Deputados obedeceram a seus partidos na votação do impeachment? Veja as “traições”

Durante a semana, governo e oposição traçaram projeções para a votação do impeachment da presidente Dilma Rousseff (PT) na Câmara dos Deputados; no sábado (16), a base governista chegou a mostrar otimismo e falou em reação. O resultado, porém – aprovação com 367 votos – se aproximou das previsões dos favoráveis ao afastamento.

Durante a votação, houve todo tipo de comentário, desde citações como “Pela minha família quadrangular”, deixando claro o apelo religioso de alguns, até termos que assassinaram o vocabulário como “contra os golpista, os facista…”. Teve até deputado jogando confete e homenageando a mãe, inclusive chamando-a carinhosamente de “Nega Lucimar”. Teve presidente de partido renunciando ao cargo para votar de forma contrária à orientação da legenda, exaltação a militar acusado de torturas na ditadura e até cusparada no plenário.

Vários deputados traíram a orientação dos seus partidos; outros voltaram atrás em acordos ou intenções. As oscilações foram responsáveis por um resultado mais desfavorável ao governo do que o esperado.

No PMDB, maior bancada da Câmara, foram 59 votos a favor, sete contra e uma abstenção. Após deixar o governo, o partido anunciou até punição aos que não deixassem seus cargos e seguissem orientação de votar a favor do afastamento da presidente. Deu resultado. Os sete votos ficaram abaixo das expectativas do governo. Além disso, um dos três ministros que foram exonerados para votar contra o impeachment –Mauro Lopes (Aviação Civil), de Minas Gerais– acabou anunciando voto a favor. A lealdade partidária foi a justificativa.

O PP, outro partido da base aliada que deixou o governo, também orientou seus membros pelo impeachment, mas sem a mesma contundência.
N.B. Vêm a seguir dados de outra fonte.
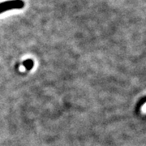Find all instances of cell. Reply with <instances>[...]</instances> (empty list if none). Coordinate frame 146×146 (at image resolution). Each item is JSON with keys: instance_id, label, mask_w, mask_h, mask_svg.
<instances>
[{"instance_id": "obj_1", "label": "cell", "mask_w": 146, "mask_h": 146, "mask_svg": "<svg viewBox=\"0 0 146 146\" xmlns=\"http://www.w3.org/2000/svg\"><path fill=\"white\" fill-rule=\"evenodd\" d=\"M23 66L26 68L27 70H30V69H32V68L33 67V62L32 61L31 59H29V60L24 62V65H23Z\"/></svg>"}]
</instances>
O resultado foi um pouco menos extremo: 38 votos pelo sim, mas nove pelo não e três abstenções.

Já no PDT, uma situação oposta aconteceu: o partido prometeu orientação contrária o impeachment e até anunciou candidatura presidencial de Ciro Gomes em 2018. Na hora da votação, entretanto, seis deputados votaram a favor do impedimento de Dilma: 32% da bancada.
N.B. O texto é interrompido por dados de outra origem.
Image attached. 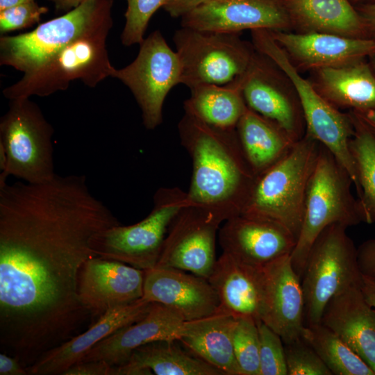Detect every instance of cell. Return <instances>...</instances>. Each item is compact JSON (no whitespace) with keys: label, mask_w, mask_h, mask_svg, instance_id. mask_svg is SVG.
<instances>
[{"label":"cell","mask_w":375,"mask_h":375,"mask_svg":"<svg viewBox=\"0 0 375 375\" xmlns=\"http://www.w3.org/2000/svg\"><path fill=\"white\" fill-rule=\"evenodd\" d=\"M120 224L86 176L0 184V347L25 367L92 326L78 277L93 238Z\"/></svg>","instance_id":"1"},{"label":"cell","mask_w":375,"mask_h":375,"mask_svg":"<svg viewBox=\"0 0 375 375\" xmlns=\"http://www.w3.org/2000/svg\"><path fill=\"white\" fill-rule=\"evenodd\" d=\"M178 131L192 162L189 205L208 209L225 221L240 215L256 176L235 128L212 126L185 111Z\"/></svg>","instance_id":"2"},{"label":"cell","mask_w":375,"mask_h":375,"mask_svg":"<svg viewBox=\"0 0 375 375\" xmlns=\"http://www.w3.org/2000/svg\"><path fill=\"white\" fill-rule=\"evenodd\" d=\"M320 144L305 134L274 165L256 176L241 213L272 222L298 239L308 181Z\"/></svg>","instance_id":"3"},{"label":"cell","mask_w":375,"mask_h":375,"mask_svg":"<svg viewBox=\"0 0 375 375\" xmlns=\"http://www.w3.org/2000/svg\"><path fill=\"white\" fill-rule=\"evenodd\" d=\"M348 172L322 144L310 174L306 194L301 228L290 258L301 281L312 244L327 226L350 227L364 222L358 199L352 193Z\"/></svg>","instance_id":"4"},{"label":"cell","mask_w":375,"mask_h":375,"mask_svg":"<svg viewBox=\"0 0 375 375\" xmlns=\"http://www.w3.org/2000/svg\"><path fill=\"white\" fill-rule=\"evenodd\" d=\"M112 26L88 33L74 40L49 57L34 70L24 74L14 84L3 90L12 100L32 96L47 97L68 88L72 81H81L96 87L115 68L109 58L106 40Z\"/></svg>","instance_id":"5"},{"label":"cell","mask_w":375,"mask_h":375,"mask_svg":"<svg viewBox=\"0 0 375 375\" xmlns=\"http://www.w3.org/2000/svg\"><path fill=\"white\" fill-rule=\"evenodd\" d=\"M9 101L8 109L0 119V147L6 156L0 184L10 176L35 184L51 180L57 174L53 127L30 98Z\"/></svg>","instance_id":"6"},{"label":"cell","mask_w":375,"mask_h":375,"mask_svg":"<svg viewBox=\"0 0 375 375\" xmlns=\"http://www.w3.org/2000/svg\"><path fill=\"white\" fill-rule=\"evenodd\" d=\"M347 229L338 224L327 226L308 253L301 277L305 326L320 323L327 303L334 296L362 285L357 248Z\"/></svg>","instance_id":"7"},{"label":"cell","mask_w":375,"mask_h":375,"mask_svg":"<svg viewBox=\"0 0 375 375\" xmlns=\"http://www.w3.org/2000/svg\"><path fill=\"white\" fill-rule=\"evenodd\" d=\"M113 0H85L34 30L0 37V65L30 72L79 37L112 26Z\"/></svg>","instance_id":"8"},{"label":"cell","mask_w":375,"mask_h":375,"mask_svg":"<svg viewBox=\"0 0 375 375\" xmlns=\"http://www.w3.org/2000/svg\"><path fill=\"white\" fill-rule=\"evenodd\" d=\"M189 203L187 192L178 188H160L153 195L150 213L139 222L110 227L92 240L97 256L147 270L155 267L161 255L169 228Z\"/></svg>","instance_id":"9"},{"label":"cell","mask_w":375,"mask_h":375,"mask_svg":"<svg viewBox=\"0 0 375 375\" xmlns=\"http://www.w3.org/2000/svg\"><path fill=\"white\" fill-rule=\"evenodd\" d=\"M181 65V83L225 85L245 74L255 56L239 33L182 27L173 36Z\"/></svg>","instance_id":"10"},{"label":"cell","mask_w":375,"mask_h":375,"mask_svg":"<svg viewBox=\"0 0 375 375\" xmlns=\"http://www.w3.org/2000/svg\"><path fill=\"white\" fill-rule=\"evenodd\" d=\"M137 57L111 77L122 82L133 94L141 110L142 123L153 130L162 122V108L170 90L181 84L178 55L159 30L141 42Z\"/></svg>","instance_id":"11"},{"label":"cell","mask_w":375,"mask_h":375,"mask_svg":"<svg viewBox=\"0 0 375 375\" xmlns=\"http://www.w3.org/2000/svg\"><path fill=\"white\" fill-rule=\"evenodd\" d=\"M224 222L208 209L184 207L169 228L156 267L176 268L208 279L217 260L216 239Z\"/></svg>","instance_id":"12"},{"label":"cell","mask_w":375,"mask_h":375,"mask_svg":"<svg viewBox=\"0 0 375 375\" xmlns=\"http://www.w3.org/2000/svg\"><path fill=\"white\" fill-rule=\"evenodd\" d=\"M254 49L268 58L290 79L298 96L306 133L317 142L329 144L340 140L349 126L347 114L327 101L293 65L285 51L268 30L251 31Z\"/></svg>","instance_id":"13"},{"label":"cell","mask_w":375,"mask_h":375,"mask_svg":"<svg viewBox=\"0 0 375 375\" xmlns=\"http://www.w3.org/2000/svg\"><path fill=\"white\" fill-rule=\"evenodd\" d=\"M262 279L261 322L278 333L285 344L303 338L304 297L290 255L262 267Z\"/></svg>","instance_id":"14"},{"label":"cell","mask_w":375,"mask_h":375,"mask_svg":"<svg viewBox=\"0 0 375 375\" xmlns=\"http://www.w3.org/2000/svg\"><path fill=\"white\" fill-rule=\"evenodd\" d=\"M278 0H208L181 18V26L240 33L242 31H281L290 24Z\"/></svg>","instance_id":"15"},{"label":"cell","mask_w":375,"mask_h":375,"mask_svg":"<svg viewBox=\"0 0 375 375\" xmlns=\"http://www.w3.org/2000/svg\"><path fill=\"white\" fill-rule=\"evenodd\" d=\"M144 270L94 256L83 265L78 297L97 320L107 310L142 298Z\"/></svg>","instance_id":"16"},{"label":"cell","mask_w":375,"mask_h":375,"mask_svg":"<svg viewBox=\"0 0 375 375\" xmlns=\"http://www.w3.org/2000/svg\"><path fill=\"white\" fill-rule=\"evenodd\" d=\"M144 272L142 299L168 307L184 321L220 310L218 296L207 278L173 267H155Z\"/></svg>","instance_id":"17"},{"label":"cell","mask_w":375,"mask_h":375,"mask_svg":"<svg viewBox=\"0 0 375 375\" xmlns=\"http://www.w3.org/2000/svg\"><path fill=\"white\" fill-rule=\"evenodd\" d=\"M218 238L223 252L256 267L291 255L297 243L296 238L281 225L242 215L226 219Z\"/></svg>","instance_id":"18"},{"label":"cell","mask_w":375,"mask_h":375,"mask_svg":"<svg viewBox=\"0 0 375 375\" xmlns=\"http://www.w3.org/2000/svg\"><path fill=\"white\" fill-rule=\"evenodd\" d=\"M255 53L242 76V92L247 107L274 122L295 142L306 134L300 104L297 105L281 88L269 59Z\"/></svg>","instance_id":"19"},{"label":"cell","mask_w":375,"mask_h":375,"mask_svg":"<svg viewBox=\"0 0 375 375\" xmlns=\"http://www.w3.org/2000/svg\"><path fill=\"white\" fill-rule=\"evenodd\" d=\"M152 304L142 298L107 310L85 331L47 352L26 367L28 374L62 375L69 367L79 362L84 354L99 342L142 319Z\"/></svg>","instance_id":"20"},{"label":"cell","mask_w":375,"mask_h":375,"mask_svg":"<svg viewBox=\"0 0 375 375\" xmlns=\"http://www.w3.org/2000/svg\"><path fill=\"white\" fill-rule=\"evenodd\" d=\"M183 322L168 307L153 303L142 319L99 342L84 354L79 362L102 360L111 366H121L138 347L156 341L176 340Z\"/></svg>","instance_id":"21"},{"label":"cell","mask_w":375,"mask_h":375,"mask_svg":"<svg viewBox=\"0 0 375 375\" xmlns=\"http://www.w3.org/2000/svg\"><path fill=\"white\" fill-rule=\"evenodd\" d=\"M274 39L298 64L316 69L342 65L375 53V40L320 33L269 31Z\"/></svg>","instance_id":"22"},{"label":"cell","mask_w":375,"mask_h":375,"mask_svg":"<svg viewBox=\"0 0 375 375\" xmlns=\"http://www.w3.org/2000/svg\"><path fill=\"white\" fill-rule=\"evenodd\" d=\"M321 324L337 334L375 373V309L360 287H350L327 303Z\"/></svg>","instance_id":"23"},{"label":"cell","mask_w":375,"mask_h":375,"mask_svg":"<svg viewBox=\"0 0 375 375\" xmlns=\"http://www.w3.org/2000/svg\"><path fill=\"white\" fill-rule=\"evenodd\" d=\"M208 280L218 296L220 310L236 319L261 322L262 267L247 265L222 252Z\"/></svg>","instance_id":"24"},{"label":"cell","mask_w":375,"mask_h":375,"mask_svg":"<svg viewBox=\"0 0 375 375\" xmlns=\"http://www.w3.org/2000/svg\"><path fill=\"white\" fill-rule=\"evenodd\" d=\"M235 322L233 316L219 310L208 317L184 321L176 340L224 375H241L233 347Z\"/></svg>","instance_id":"25"},{"label":"cell","mask_w":375,"mask_h":375,"mask_svg":"<svg viewBox=\"0 0 375 375\" xmlns=\"http://www.w3.org/2000/svg\"><path fill=\"white\" fill-rule=\"evenodd\" d=\"M178 343L160 340L137 348L125 364L117 367V375H224Z\"/></svg>","instance_id":"26"},{"label":"cell","mask_w":375,"mask_h":375,"mask_svg":"<svg viewBox=\"0 0 375 375\" xmlns=\"http://www.w3.org/2000/svg\"><path fill=\"white\" fill-rule=\"evenodd\" d=\"M317 71L318 92L334 107L375 110V76L361 60Z\"/></svg>","instance_id":"27"},{"label":"cell","mask_w":375,"mask_h":375,"mask_svg":"<svg viewBox=\"0 0 375 375\" xmlns=\"http://www.w3.org/2000/svg\"><path fill=\"white\" fill-rule=\"evenodd\" d=\"M235 130L243 153L256 176L282 159L297 142L276 123L248 107Z\"/></svg>","instance_id":"28"},{"label":"cell","mask_w":375,"mask_h":375,"mask_svg":"<svg viewBox=\"0 0 375 375\" xmlns=\"http://www.w3.org/2000/svg\"><path fill=\"white\" fill-rule=\"evenodd\" d=\"M283 5L290 19L310 32L362 38L366 31L349 0H285Z\"/></svg>","instance_id":"29"},{"label":"cell","mask_w":375,"mask_h":375,"mask_svg":"<svg viewBox=\"0 0 375 375\" xmlns=\"http://www.w3.org/2000/svg\"><path fill=\"white\" fill-rule=\"evenodd\" d=\"M242 76L225 85L202 84L190 88L184 110L212 126L235 128L247 108L242 92Z\"/></svg>","instance_id":"30"},{"label":"cell","mask_w":375,"mask_h":375,"mask_svg":"<svg viewBox=\"0 0 375 375\" xmlns=\"http://www.w3.org/2000/svg\"><path fill=\"white\" fill-rule=\"evenodd\" d=\"M353 134L349 151L353 161L358 189V200L364 222H375V135L353 112Z\"/></svg>","instance_id":"31"},{"label":"cell","mask_w":375,"mask_h":375,"mask_svg":"<svg viewBox=\"0 0 375 375\" xmlns=\"http://www.w3.org/2000/svg\"><path fill=\"white\" fill-rule=\"evenodd\" d=\"M303 338L334 375H375L374 371L333 331L319 323L306 326Z\"/></svg>","instance_id":"32"},{"label":"cell","mask_w":375,"mask_h":375,"mask_svg":"<svg viewBox=\"0 0 375 375\" xmlns=\"http://www.w3.org/2000/svg\"><path fill=\"white\" fill-rule=\"evenodd\" d=\"M233 347L241 375H260V341L256 322L248 318L236 319Z\"/></svg>","instance_id":"33"},{"label":"cell","mask_w":375,"mask_h":375,"mask_svg":"<svg viewBox=\"0 0 375 375\" xmlns=\"http://www.w3.org/2000/svg\"><path fill=\"white\" fill-rule=\"evenodd\" d=\"M127 9L121 42L129 47L140 44L144 40L149 22L153 14L162 8L167 0H126Z\"/></svg>","instance_id":"34"},{"label":"cell","mask_w":375,"mask_h":375,"mask_svg":"<svg viewBox=\"0 0 375 375\" xmlns=\"http://www.w3.org/2000/svg\"><path fill=\"white\" fill-rule=\"evenodd\" d=\"M260 375H287L285 345L281 337L262 322L258 324Z\"/></svg>","instance_id":"35"},{"label":"cell","mask_w":375,"mask_h":375,"mask_svg":"<svg viewBox=\"0 0 375 375\" xmlns=\"http://www.w3.org/2000/svg\"><path fill=\"white\" fill-rule=\"evenodd\" d=\"M284 345L288 375H332L315 349L303 338Z\"/></svg>","instance_id":"36"},{"label":"cell","mask_w":375,"mask_h":375,"mask_svg":"<svg viewBox=\"0 0 375 375\" xmlns=\"http://www.w3.org/2000/svg\"><path fill=\"white\" fill-rule=\"evenodd\" d=\"M49 11L35 1L0 11V33L24 29L40 22L41 16Z\"/></svg>","instance_id":"37"},{"label":"cell","mask_w":375,"mask_h":375,"mask_svg":"<svg viewBox=\"0 0 375 375\" xmlns=\"http://www.w3.org/2000/svg\"><path fill=\"white\" fill-rule=\"evenodd\" d=\"M357 252L362 276L375 284V238L363 242L357 248Z\"/></svg>","instance_id":"38"},{"label":"cell","mask_w":375,"mask_h":375,"mask_svg":"<svg viewBox=\"0 0 375 375\" xmlns=\"http://www.w3.org/2000/svg\"><path fill=\"white\" fill-rule=\"evenodd\" d=\"M62 375H117V367L102 360L81 362L69 367Z\"/></svg>","instance_id":"39"},{"label":"cell","mask_w":375,"mask_h":375,"mask_svg":"<svg viewBox=\"0 0 375 375\" xmlns=\"http://www.w3.org/2000/svg\"><path fill=\"white\" fill-rule=\"evenodd\" d=\"M208 0H167L162 8L172 17L182 18Z\"/></svg>","instance_id":"40"},{"label":"cell","mask_w":375,"mask_h":375,"mask_svg":"<svg viewBox=\"0 0 375 375\" xmlns=\"http://www.w3.org/2000/svg\"><path fill=\"white\" fill-rule=\"evenodd\" d=\"M28 373L15 357L5 353H0V375H28Z\"/></svg>","instance_id":"41"},{"label":"cell","mask_w":375,"mask_h":375,"mask_svg":"<svg viewBox=\"0 0 375 375\" xmlns=\"http://www.w3.org/2000/svg\"><path fill=\"white\" fill-rule=\"evenodd\" d=\"M361 16L365 31L372 35L375 40V3L362 6L358 12Z\"/></svg>","instance_id":"42"},{"label":"cell","mask_w":375,"mask_h":375,"mask_svg":"<svg viewBox=\"0 0 375 375\" xmlns=\"http://www.w3.org/2000/svg\"><path fill=\"white\" fill-rule=\"evenodd\" d=\"M360 289L366 301L375 309V284L362 276Z\"/></svg>","instance_id":"43"},{"label":"cell","mask_w":375,"mask_h":375,"mask_svg":"<svg viewBox=\"0 0 375 375\" xmlns=\"http://www.w3.org/2000/svg\"><path fill=\"white\" fill-rule=\"evenodd\" d=\"M353 112L375 135V110Z\"/></svg>","instance_id":"44"},{"label":"cell","mask_w":375,"mask_h":375,"mask_svg":"<svg viewBox=\"0 0 375 375\" xmlns=\"http://www.w3.org/2000/svg\"><path fill=\"white\" fill-rule=\"evenodd\" d=\"M53 2L57 10L68 12L81 5L85 0H49Z\"/></svg>","instance_id":"45"},{"label":"cell","mask_w":375,"mask_h":375,"mask_svg":"<svg viewBox=\"0 0 375 375\" xmlns=\"http://www.w3.org/2000/svg\"><path fill=\"white\" fill-rule=\"evenodd\" d=\"M35 0H0V11Z\"/></svg>","instance_id":"46"},{"label":"cell","mask_w":375,"mask_h":375,"mask_svg":"<svg viewBox=\"0 0 375 375\" xmlns=\"http://www.w3.org/2000/svg\"><path fill=\"white\" fill-rule=\"evenodd\" d=\"M353 1H360V0H353Z\"/></svg>","instance_id":"47"}]
</instances>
O PR também teve um papel importante: o partido foi para a votação sem uma orientação definitiva –é a quinta maior bancada da Câmara. O líder no plenário, Aelton Freitas (MG), discursou contra o impeachment. A tendência, entretanto, não foi seguida.

Foram 26 votos pelo impeachment, dez contra, três abstenções e uma ausência. Dentre os 26, estavam alguns deputados indecisos e que ainda não tinham anunciado o voto –caso de Tiririca (SP).